模型：distilbert-base-uncased-finetuned-sst-2-english

默认代码会通过 huggingface.co 自动下载模型，但国内无法直接访问。

因此这里将模型下载到本地，再通过设置本地路径执行。

BERT 不支持中文。

## 使用 cpu 做推理的版本


In [1]:
import torch
from transformers import DistilBertTokenizer, DistilBertForSequenceClassification
import time

start_time = time.time()

# 用于强制使用 cpu 时
import os
os.environ["CUDA_VISIBLE_DEVICES"] = "-1"

# 加载DistilBERT模型和Tokenizer
model_name = "/root/notebook/huggingface/distilbert-base-uncased-finetuned-sst-2-english"
tokenizer = DistilBertTokenizer.from_pretrained(model_name)
model = DistilBertForSequenceClassification.from_pretrained(model_name)

# 输入文本
text = "Tottenham 2-0 Fulham: Ange Postecoglou is 'bringing the excitement back to Tottenham'"

# 对文本进行标记化和编码
inputs = tokenizer(text, return_tensors='pt', padding=True, truncation=True)

# 获取模型的预测
with torch.no_grad():
    outputs = model(**inputs)
    logits = outputs.logits

# 分析预测结果
probabilities = torch.softmax(logits, dim=1)
predicted_class = torch.argmax(probabilities, dim=1).item()
class_labels = ['消极', '积极']

print(f"文本: {text}")
print(f"情感: {class_labels[predicted_class]}")

device = torch.device("cuda" if torch.cuda.is_available() else "cpu")
print(f"使用设备: {device}")
end_time = time.time()
delta_time = end_time - start_time
print("耗时:", delta_time, "秒")


文本: Tottenham 2-0 Fulham: Ange Postecoglou is 'bringing the excitement back to Tottenham'
情感: 积极
使用设备: cpu
耗时: 0.9387893676757812 秒


## 使用 gpu 做推理的版本

In [2]:
import torch
from transformers import DistilBertTokenizer, DistilBertForSequenceClassification
import time

start_time = time.time()

# # 用于强制使用 cpu 时
# import os
# os.environ["CUDA_VISIBLE_DEVICES"] = "-1"

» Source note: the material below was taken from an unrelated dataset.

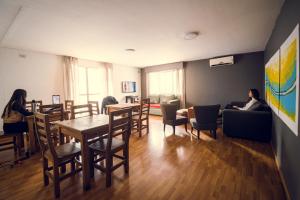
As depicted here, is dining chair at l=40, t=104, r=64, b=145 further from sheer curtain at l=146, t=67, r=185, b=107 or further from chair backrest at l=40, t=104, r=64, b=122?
sheer curtain at l=146, t=67, r=185, b=107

# 加载DistilBERT模型和Tokenizer
model_name = "/root/notebook/huggingface/distilbert-base-uncased-finetuned-sst-2-english"
tokenizer = DistilBertTokenizer.from_pretrained(model_name)
model = DistilBertForSequenceClassification.from_pretrained(model_name)

# 输入文本
text = "Tottenham 2-0 Fulham: Ange Postecoglou is 'bringing the excitement back to Tottenham'"

# 对文本进行标记化和编码
inputs = tokenizer(text, return_tensors='pt', padding=True, truncation=True)

# 获取模型的预测
with torch.no_grad():
    outputs = model(**inputs)
    logits = outputs.logits

# 分析预测结果
probabilities = torch.softmax(logits, dim=1)
predicted_class = torch.argmax(probabilities, dim=1).item()
class_labels = ['消极', '积极']

print(f"文本: {text}")
print(f"情感: {class_labels[predicted_class]}")

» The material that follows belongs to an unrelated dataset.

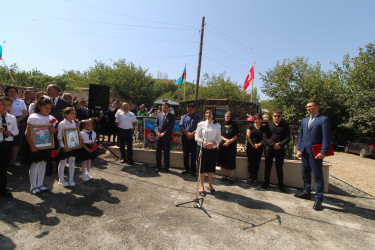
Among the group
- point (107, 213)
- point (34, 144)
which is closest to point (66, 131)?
point (34, 144)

device = torch.device("cuda" if torch.cuda.is_available() else "cpu")
print(f"使用设备: {device}")
end_time = time.time()
delta_time = end_time - start_time
print("耗时:", delta_time, "秒")

文本: Tottenham 2-0 Fulham: Ange Postecoglou is 'bringing the excitement back to Tottenham'
情感: 积极
使用设备: cpu
耗时: 0.5708107948303223 秒